▶ **DIRECTIONS FOR THIS TASK**: Please transcribe the listing below with every word intact.

▶ **DATA EXCERPTS**:
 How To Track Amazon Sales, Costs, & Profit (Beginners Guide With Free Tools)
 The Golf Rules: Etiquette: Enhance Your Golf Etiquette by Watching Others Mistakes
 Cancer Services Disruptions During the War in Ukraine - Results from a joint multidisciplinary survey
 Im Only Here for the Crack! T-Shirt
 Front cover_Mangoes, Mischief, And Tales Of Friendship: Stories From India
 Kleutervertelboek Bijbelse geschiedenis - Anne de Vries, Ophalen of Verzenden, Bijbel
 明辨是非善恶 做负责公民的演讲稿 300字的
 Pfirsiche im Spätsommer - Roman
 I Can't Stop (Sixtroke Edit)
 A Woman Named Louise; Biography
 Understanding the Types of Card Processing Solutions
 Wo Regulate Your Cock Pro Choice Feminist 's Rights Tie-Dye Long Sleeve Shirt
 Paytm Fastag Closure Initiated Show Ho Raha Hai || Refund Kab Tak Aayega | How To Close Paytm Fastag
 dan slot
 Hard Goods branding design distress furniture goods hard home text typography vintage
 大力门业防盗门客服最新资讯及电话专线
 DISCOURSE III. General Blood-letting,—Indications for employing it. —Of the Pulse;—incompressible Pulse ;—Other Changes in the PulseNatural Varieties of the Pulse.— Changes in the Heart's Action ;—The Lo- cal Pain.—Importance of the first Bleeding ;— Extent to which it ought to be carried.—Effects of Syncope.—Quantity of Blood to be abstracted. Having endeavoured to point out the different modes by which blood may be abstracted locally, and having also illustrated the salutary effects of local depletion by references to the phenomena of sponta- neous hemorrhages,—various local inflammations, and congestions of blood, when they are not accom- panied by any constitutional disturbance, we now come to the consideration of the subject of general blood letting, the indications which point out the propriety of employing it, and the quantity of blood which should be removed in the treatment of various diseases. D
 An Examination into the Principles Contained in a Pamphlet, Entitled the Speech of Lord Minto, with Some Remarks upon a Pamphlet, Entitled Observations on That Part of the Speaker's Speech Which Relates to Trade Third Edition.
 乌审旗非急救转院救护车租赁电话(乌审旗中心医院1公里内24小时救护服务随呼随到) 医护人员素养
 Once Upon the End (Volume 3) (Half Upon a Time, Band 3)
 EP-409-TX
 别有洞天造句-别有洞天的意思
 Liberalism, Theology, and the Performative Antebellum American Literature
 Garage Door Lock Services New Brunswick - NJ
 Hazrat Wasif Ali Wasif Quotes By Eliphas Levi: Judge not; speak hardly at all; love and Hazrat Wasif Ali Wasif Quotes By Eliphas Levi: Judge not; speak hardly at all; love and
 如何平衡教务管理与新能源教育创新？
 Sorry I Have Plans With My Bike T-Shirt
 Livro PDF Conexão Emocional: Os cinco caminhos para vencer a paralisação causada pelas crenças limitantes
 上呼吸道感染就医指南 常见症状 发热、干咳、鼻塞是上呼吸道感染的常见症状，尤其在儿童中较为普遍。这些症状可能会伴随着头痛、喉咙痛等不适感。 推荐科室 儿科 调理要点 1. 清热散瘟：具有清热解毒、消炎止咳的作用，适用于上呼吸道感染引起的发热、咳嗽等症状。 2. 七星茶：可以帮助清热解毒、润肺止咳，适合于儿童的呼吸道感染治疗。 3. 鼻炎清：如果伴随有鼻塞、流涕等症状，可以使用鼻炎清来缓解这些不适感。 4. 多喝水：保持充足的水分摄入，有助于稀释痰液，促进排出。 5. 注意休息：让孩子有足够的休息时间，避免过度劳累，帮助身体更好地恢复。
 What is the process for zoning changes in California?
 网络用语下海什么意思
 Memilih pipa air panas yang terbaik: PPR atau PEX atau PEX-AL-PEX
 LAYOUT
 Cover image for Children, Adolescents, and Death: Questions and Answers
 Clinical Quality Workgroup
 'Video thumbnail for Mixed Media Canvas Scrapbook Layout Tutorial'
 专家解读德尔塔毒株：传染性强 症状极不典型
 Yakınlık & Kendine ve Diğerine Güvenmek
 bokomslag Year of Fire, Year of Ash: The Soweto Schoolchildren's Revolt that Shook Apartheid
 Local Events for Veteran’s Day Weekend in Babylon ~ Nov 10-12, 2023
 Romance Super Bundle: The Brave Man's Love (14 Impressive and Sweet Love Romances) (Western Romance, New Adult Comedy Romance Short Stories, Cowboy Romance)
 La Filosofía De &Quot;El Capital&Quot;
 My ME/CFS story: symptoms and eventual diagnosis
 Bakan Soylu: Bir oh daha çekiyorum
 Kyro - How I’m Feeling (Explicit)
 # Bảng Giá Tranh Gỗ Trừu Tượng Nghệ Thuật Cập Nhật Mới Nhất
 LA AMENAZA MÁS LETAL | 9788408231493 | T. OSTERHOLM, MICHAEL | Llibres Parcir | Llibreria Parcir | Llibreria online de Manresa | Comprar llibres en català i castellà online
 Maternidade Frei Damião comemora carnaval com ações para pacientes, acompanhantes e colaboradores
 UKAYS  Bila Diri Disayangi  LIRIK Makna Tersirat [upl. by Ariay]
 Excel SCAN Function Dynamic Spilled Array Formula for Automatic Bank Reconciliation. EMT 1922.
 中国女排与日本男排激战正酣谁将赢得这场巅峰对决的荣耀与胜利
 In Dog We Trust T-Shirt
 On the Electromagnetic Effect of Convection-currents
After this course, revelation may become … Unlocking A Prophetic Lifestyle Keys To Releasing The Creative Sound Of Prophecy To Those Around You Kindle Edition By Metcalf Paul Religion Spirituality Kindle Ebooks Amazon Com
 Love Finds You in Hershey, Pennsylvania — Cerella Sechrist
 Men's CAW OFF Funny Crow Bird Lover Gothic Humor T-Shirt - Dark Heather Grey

▶ **TASK RESPONSE**:
 How To Track Amazon Sales, Costs, & Profit (Beginners Guide With Free Tools)
 The Golf Rules: Etiquette: Enhance Your Golf Etiquette by Watching Others Mistakes
 Cancer Services Disruptions During the War in Ukraine - Results from a joint multidisciplinary survey
 Im Only Here for the Crack! T-Shirt
 Front cover_Mangoes, Mischief, And Tales Of Friendship: Stories From India
 Kleutervertelboek Bijbelse geschiedenis - Anne de Vries, Ophalen of Verzenden, Bijbel
 明辨是非善恶 做负责公民的演讲稿 300字的
 Pfirsiche im Spätsommer - Roman
 I Can't Stop (Sixtroke Edit)
 A Woman Named Louise; Biography
 Understanding the Types of Card Processing Solutions
 Wo Regulate Your Cock Pro Choice Feminist 's Rights Tie-Dye Long Sleeve Shirt
 Paytm Fastag Closure Initiated Show Ho Raha Hai || Refund Kab Tak Aayega | How To Close Paytm Fastag
 dan slot
 Hard Goods branding design distress furniture goods hard home text typography vintage
 大力门业防盗门客服最新资讯及电话专线
 DISCOURSE III. General Blood-letting,—Indications for employing it. —Of the Pulse;—incompressible Pulse ;—Other Changes in the PulseNatural Varieties of the Pulse.— Changes in the Heart's Action ;—The Lo- cal Pain.—Importance of the first Bleeding ;— Extent to which it ought to be carried.—Effects of Syncope.—Quantity of Blood to be abstracted. Having endeavoured to point out the different modes by which blood may be abstracted locally, and having also illustrated the salutary effects of local depletion by references to the phenomena of sponta- neous hemorrhages,—various local inflammations, and congestions of blood, when they are not accom- panied by any constitutional disturbance, we now come to the consideration of the subject of general blood letting, the indications which point out the propriety of employing it, and the quantity of blood which should be removed in the treatment of various diseases. D
 An Examination into the Principles Contained in a Pamphlet, Entitled the Speech of Lord Minto, with Some Remarks upon a Pamphlet, Entitled Observations on That Part of the Speaker's Speech Which Relates to Trade Third Edition.
 乌审旗非急救转院救护车租赁电话(乌审旗中心医院1公里内24小时救护服务随呼随到) 医护人员素养
 Once Upon the End (Volume 3) (Half Upon a Time, Band 3)
 EP-409-TX
 别有洞天造句-别有洞天的意思
 Liberalism, Theology, and the Performative Antebellum American Literature
 Garage Door Lock Services New Brunswick - NJ
 Hazrat Wasif Ali Wasif Quotes By Eliphas Levi: Judge not; speak hardly at all; love and Hazrat Wasif Ali Wasif Quotes By Eliphas Levi: Judge not; speak hardly at all; love and
 如何平衡教务管理与新能源教育创新？
 Sorry I Have Plans With My Bike T-Shirt
 Livro PDF Conexão Emocional: Os cinco caminhos para vencer a paralisação causada pelas crenças limitantes
 上呼吸道感染就医指南 常见症状 发热、干咳、鼻塞是上呼吸道感染的常见症状，尤其在儿童中较为普遍。这些症状可能会伴随着头痛、喉咙痛等不适感。 推荐科室 儿科 调理要点 1. 清热散瘟：具有清热解毒、消炎止咳的作用，适用于上呼吸道感染引起的发热、咳嗽等症状。 2. 七星茶：可以帮助清热解毒、润肺止咳，适合于儿童的呼吸道感染治疗。 3. 鼻炎清：如果伴随有鼻塞、流涕等症状，可以使用鼻炎清来缓解这些不适感。 4. 多喝水：保持充足的水分摄入，有助于稀释痰液，促进排出。 5. 注意休息：让孩子有足够的休息时间，避免过度劳累，帮助身体更好地恢复。
 What is the process for zoning changes in California?
 网络用语下海什么意思
 Memilih pipa air panas yang terbaik: PPR atau PEX atau PEX-AL-PEX
 LAYOUT
 Cover image for Children, Adolescents, and Death: Questions and Answers
 Clinical Quality Workgroup
 'Video thumbnail for Mixed Media Canvas Scrapbook Layout Tutorial'
 专家解读德尔塔毒株：传染性强 症状极不典型
 Yakınlık & Kendine ve Diğerine Güvenmek
 bokomslag Year of Fire, Year of Ash: The Soweto Schoolchildren's Revolt that Shook Apartheid
 Local Events for Veteran’s Day Weekend in Babylon ~ Nov 10-12, 2023
 Romance Super Bundle: The Brave Man's Love (14 Impressive and Sweet Love Romances) (Western Romance, New Adult Comedy Romance Short Stories, Cowboy Romance)
 La Filosofía De &Quot;El Capital&Quot;
 My ME/CFS story: symptoms and eventual diagnosis
 Bakan Soylu: Bir oh daha çekiyorum
 Kyro - How I’m Feeling (Explicit)
 # Bảng Giá Tranh Gỗ Trừu Tượng Nghệ Thuật Cập Nhật Mới Nhất
 LA AMENAZA MÁS LETAL | 9788408231493 | T. OSTERHOLM, MICHAEL | Llibres Parcir | Llibreria Parcir | Llibreria online de Manresa | Comprar llibres en català i castellà online
 Maternidade Frei Damião comemora carnaval com ações para pacientes, acompanhantes e colaboradores
 UKAYS  Bila Diri Disayangi  LIRIK Makna Tersirat [upl. by Ariay]
 Excel SCAN Function Dynamic Spilled Array Formula for Automatic Bank Reconciliation. EMT 1922.
 中国女排与日本男排激战正酣谁将赢得这场巅峰对决的荣耀与胜利
 In Dog We Trust T-Shirt
 On the Electromagnetic Effect of Convection-currents
After this course, revelation may become … Unlocking A Prophetic Lifestyle Keys To Releasing The Creative Sound Of Prophecy To Those Around You Kindle Edition By Metcalf Paul Religion Spirituality Kindle Ebooks Amazon Com
 Love Finds You in Hershey, Pennsylvania — Cerella Sechrist
 Men's CAW OFF Funny Crow Bird Lover Gothic Humor T-Shirt - Dark Heather Grey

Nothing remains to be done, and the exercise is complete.